Artigo de Opinião de José Miguel Maia, assistente Hospitalar de Medicina Interna / Núcleo de Estudos de Doenças Respiratórias - SPMI/ Assistente Hospitalar de Medicina Intensiva. (Centro Hospitalar de Vila Nova de Gaia/Espinho)
A Doença Pulmonar Obstrutiva Crónica (DPOC) obriga a cuidados especializados de saúde. É, também, um fator causal importante da morbilidade e mortalidade. Não obstante ser prevenível e tratável, a DPOC é um desafio considerável em termos de saúde pública.
A DPOC é causada pela exposição a partículas nocivas inaladas, nomeadamente o fumo do tabaco (principal fator de risco), bem como poeiras e gases. É expectável o seu aumento nas próximas décadas fruto da exposição contínua a estes fatores de risco, bem como pelo envelhecimento da população.
A DPOC é caracterizada por sintomas respiratórios persistentes como dispneia (sensação de falta de ar), tosse e expetoração com demonstração de limitação no débito de ar por alteração espirométrica (relação FEV1/FVC inferior a 0.70 após broncodilatação) devido a alterações nas vias aéreas ou nos alvéolos.
A avaliação do doente com DPOC exige a determinação do nível de limitação do fluxo de ar, do impacto da doença na limitação das atividades de vida diária e no risco de futuras exacerbações (períodos de agravamento agudo dos sintomas respiratórios) por forma a definir um plano adequado de tratamento.
A educação, ou a ação pedagógica, relativamente à doença pelo profissional de saúde é um pilar central na abordagem do doente com DPOC. A cessação tabágica é fundamental. Caso contrário, a persistência deste hábito tem um impacto muito negativo no prognóstico e na progressão da doença.
A terapêutica farmacológica disponível reduz a sintomatologia, a frequência e a gravidade das exacerbações, melhora a qualidade de vida e a tolerância ao esforço. Cada regime terapêutico deve ser personalizado, adequado à sintomatologia, risco de exacerbações, efeitos adversos, comorbilidades, preço, resposta terapêutica e capacidade de autoadministração pelo que a técnica inalatória deve ser sempre avaliada em consulta. O programa de vacinação contra a SARS CoV-2, Influenza e Doença Pneumocócica reduz hospitalizações e mortalidade.

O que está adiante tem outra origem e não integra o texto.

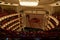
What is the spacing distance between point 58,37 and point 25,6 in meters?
0.35

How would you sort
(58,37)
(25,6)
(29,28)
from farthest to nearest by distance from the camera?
1. (25,6)
2. (29,28)
3. (58,37)

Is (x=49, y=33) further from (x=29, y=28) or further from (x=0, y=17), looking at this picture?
(x=0, y=17)

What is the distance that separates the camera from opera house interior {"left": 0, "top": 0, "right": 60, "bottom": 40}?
758 mm

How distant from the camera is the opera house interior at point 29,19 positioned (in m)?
0.76

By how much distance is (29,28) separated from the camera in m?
0.88

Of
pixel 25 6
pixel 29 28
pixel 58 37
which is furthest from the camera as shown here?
pixel 25 6

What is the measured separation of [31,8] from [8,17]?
6.9 inches

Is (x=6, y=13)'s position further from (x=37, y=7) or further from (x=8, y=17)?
(x=37, y=7)

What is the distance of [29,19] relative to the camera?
0.94 m

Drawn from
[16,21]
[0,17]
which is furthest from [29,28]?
[0,17]

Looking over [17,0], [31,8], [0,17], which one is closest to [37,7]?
[31,8]

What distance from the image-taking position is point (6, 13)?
991 mm

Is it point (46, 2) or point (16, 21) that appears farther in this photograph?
point (46, 2)

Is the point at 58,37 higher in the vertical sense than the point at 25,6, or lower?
lower
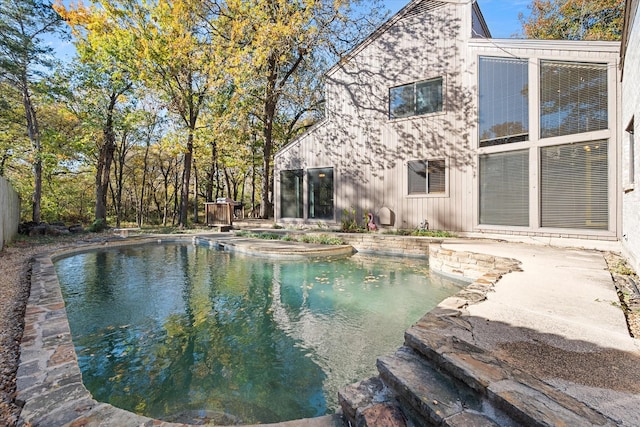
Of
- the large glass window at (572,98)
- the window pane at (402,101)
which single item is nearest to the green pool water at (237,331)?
the large glass window at (572,98)

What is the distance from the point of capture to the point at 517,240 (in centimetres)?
761

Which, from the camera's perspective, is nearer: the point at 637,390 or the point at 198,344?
the point at 637,390

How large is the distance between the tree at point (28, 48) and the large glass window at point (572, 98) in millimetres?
15216

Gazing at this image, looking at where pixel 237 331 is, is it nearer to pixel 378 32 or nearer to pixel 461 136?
pixel 461 136

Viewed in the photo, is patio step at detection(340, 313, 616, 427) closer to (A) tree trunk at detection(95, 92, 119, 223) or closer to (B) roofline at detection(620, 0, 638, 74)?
(B) roofline at detection(620, 0, 638, 74)

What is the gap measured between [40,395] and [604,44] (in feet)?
32.2

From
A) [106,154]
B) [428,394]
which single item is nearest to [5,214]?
[106,154]

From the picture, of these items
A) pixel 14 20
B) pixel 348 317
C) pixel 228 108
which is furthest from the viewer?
pixel 228 108

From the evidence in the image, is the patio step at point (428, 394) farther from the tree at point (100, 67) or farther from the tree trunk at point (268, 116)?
the tree at point (100, 67)

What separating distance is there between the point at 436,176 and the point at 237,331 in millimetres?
7546

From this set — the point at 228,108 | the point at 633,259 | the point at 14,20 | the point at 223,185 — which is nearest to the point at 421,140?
the point at 633,259

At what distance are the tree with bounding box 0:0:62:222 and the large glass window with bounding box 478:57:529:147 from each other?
14.2 meters

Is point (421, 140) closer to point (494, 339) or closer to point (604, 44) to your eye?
point (604, 44)

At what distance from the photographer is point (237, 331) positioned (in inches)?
146
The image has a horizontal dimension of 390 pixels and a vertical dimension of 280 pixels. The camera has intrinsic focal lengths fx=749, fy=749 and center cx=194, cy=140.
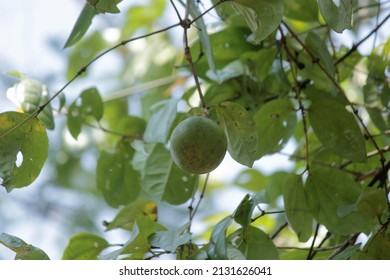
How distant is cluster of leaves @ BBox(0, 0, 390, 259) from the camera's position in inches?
37.1

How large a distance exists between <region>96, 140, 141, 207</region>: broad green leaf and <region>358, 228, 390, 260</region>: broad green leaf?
1.72 ft

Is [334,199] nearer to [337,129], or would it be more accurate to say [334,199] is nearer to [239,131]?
[337,129]

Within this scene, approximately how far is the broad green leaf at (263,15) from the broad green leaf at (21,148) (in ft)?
1.03

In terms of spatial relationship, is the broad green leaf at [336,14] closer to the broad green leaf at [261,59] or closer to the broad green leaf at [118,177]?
the broad green leaf at [261,59]

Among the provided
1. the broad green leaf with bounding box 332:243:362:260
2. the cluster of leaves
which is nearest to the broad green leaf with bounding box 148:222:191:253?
the cluster of leaves

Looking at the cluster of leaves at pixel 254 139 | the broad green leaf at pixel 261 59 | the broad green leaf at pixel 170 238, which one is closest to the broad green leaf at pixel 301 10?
the cluster of leaves at pixel 254 139

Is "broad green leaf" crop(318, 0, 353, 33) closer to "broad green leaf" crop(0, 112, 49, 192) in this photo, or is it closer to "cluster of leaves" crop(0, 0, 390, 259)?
"cluster of leaves" crop(0, 0, 390, 259)

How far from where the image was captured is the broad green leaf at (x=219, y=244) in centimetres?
86

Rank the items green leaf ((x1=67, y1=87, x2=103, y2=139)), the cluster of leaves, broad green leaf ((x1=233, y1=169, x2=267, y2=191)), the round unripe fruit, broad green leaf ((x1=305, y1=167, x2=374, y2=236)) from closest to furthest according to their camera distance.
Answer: the round unripe fruit
the cluster of leaves
broad green leaf ((x1=305, y1=167, x2=374, y2=236))
green leaf ((x1=67, y1=87, x2=103, y2=139))
broad green leaf ((x1=233, y1=169, x2=267, y2=191))

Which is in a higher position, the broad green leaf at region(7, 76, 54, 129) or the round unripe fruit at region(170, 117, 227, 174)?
the broad green leaf at region(7, 76, 54, 129)

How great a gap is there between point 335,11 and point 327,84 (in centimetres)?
39
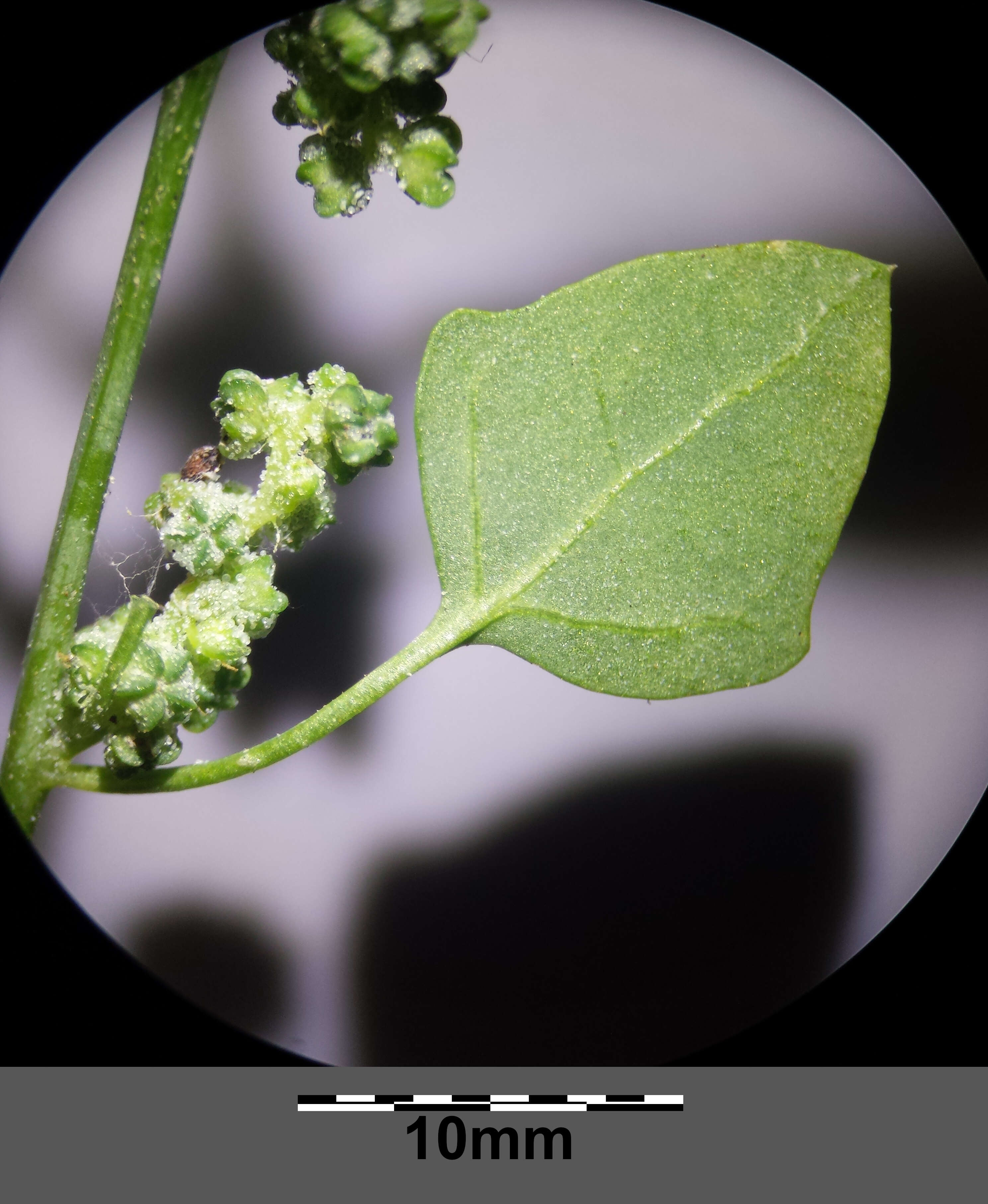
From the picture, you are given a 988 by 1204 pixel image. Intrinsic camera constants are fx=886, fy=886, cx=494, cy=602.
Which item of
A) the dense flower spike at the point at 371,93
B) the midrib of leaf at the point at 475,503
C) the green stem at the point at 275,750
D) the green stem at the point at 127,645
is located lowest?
the green stem at the point at 275,750

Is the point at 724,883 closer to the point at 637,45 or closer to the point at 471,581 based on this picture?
the point at 471,581

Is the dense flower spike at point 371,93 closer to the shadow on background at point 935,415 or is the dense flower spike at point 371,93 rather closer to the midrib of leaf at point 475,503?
the midrib of leaf at point 475,503

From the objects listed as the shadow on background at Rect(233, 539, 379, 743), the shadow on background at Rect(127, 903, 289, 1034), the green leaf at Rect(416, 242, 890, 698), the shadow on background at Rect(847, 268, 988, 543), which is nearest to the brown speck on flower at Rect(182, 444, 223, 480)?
the green leaf at Rect(416, 242, 890, 698)

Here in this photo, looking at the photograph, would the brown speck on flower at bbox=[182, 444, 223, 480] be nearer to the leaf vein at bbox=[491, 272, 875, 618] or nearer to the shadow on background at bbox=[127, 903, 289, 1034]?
the leaf vein at bbox=[491, 272, 875, 618]

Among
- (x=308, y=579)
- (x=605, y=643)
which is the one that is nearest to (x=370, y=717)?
(x=308, y=579)

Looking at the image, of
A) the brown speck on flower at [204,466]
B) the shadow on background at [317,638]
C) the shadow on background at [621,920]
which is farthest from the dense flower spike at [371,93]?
the shadow on background at [621,920]

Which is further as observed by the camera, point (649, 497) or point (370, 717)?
point (370, 717)
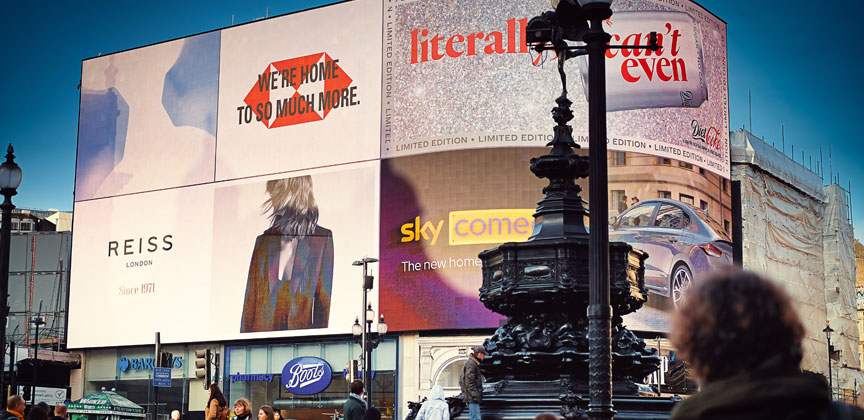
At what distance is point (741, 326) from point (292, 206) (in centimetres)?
5198

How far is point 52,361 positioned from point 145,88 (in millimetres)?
15039

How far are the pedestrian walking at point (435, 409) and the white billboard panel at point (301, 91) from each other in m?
39.5

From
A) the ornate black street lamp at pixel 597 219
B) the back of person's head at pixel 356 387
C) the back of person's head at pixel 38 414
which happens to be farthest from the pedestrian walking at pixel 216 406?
the ornate black street lamp at pixel 597 219

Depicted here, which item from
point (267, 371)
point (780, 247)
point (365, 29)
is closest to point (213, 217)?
point (267, 371)

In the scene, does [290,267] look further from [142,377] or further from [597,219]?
[597,219]

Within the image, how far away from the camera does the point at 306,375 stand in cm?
5394

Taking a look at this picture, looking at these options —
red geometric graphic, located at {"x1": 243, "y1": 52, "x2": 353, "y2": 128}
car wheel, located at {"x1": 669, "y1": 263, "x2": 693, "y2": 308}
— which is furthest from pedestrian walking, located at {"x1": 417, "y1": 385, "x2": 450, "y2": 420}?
red geometric graphic, located at {"x1": 243, "y1": 52, "x2": 353, "y2": 128}

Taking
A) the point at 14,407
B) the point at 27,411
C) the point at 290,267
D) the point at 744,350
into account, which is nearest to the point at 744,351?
the point at 744,350

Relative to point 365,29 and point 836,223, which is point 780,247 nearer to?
point 836,223

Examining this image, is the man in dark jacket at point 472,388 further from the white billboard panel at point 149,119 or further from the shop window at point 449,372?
the white billboard panel at point 149,119

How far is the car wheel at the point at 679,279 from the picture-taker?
49.5 meters

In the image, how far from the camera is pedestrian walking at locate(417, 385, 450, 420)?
43.7 feet

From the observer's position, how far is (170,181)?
192 ft

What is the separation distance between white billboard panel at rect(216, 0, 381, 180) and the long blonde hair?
2.69ft
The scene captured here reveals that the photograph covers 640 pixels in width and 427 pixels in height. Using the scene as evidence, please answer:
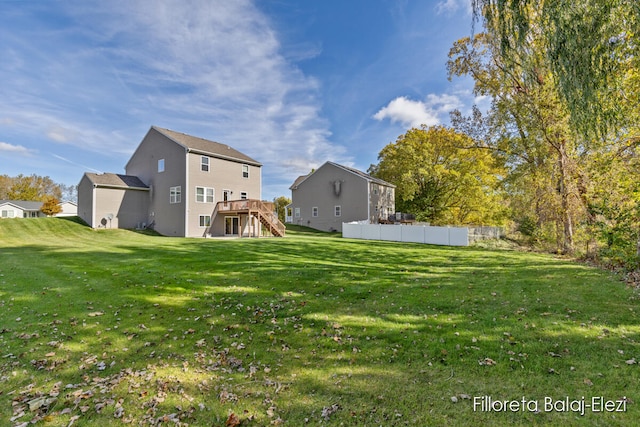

O exercício físico devidamente planeado e de caráter sistemático incluído em programas de Reabilitação Respiratória deve ser promovido por forma a melhorar a sintomatologia respiratória, tolerância ao esforço, ansiedade, depressão e redução de hospitalizações.
Na doença avançada, a oxigenoterapia de longa duração e a ventilação não invasiva melhoram a esperança de vida. É esperada uma interligação atempada com equipas de cuidados paliativos na doença avançada e/ou sintomática para minimizar o sofrimento e melhorar a qualidade de vida. A avaliação nutricional e planos de alimentação saudável são muito importantes para prevenir, com o evoluir da doença, perdas ponderais e má nutrição, uma vez que são conhecidos os seus impactos na força muscular/capacidade de ventilação. Estes dois últimos fatores estão associados, também, à melhoria da qualidade de vida destes doentes.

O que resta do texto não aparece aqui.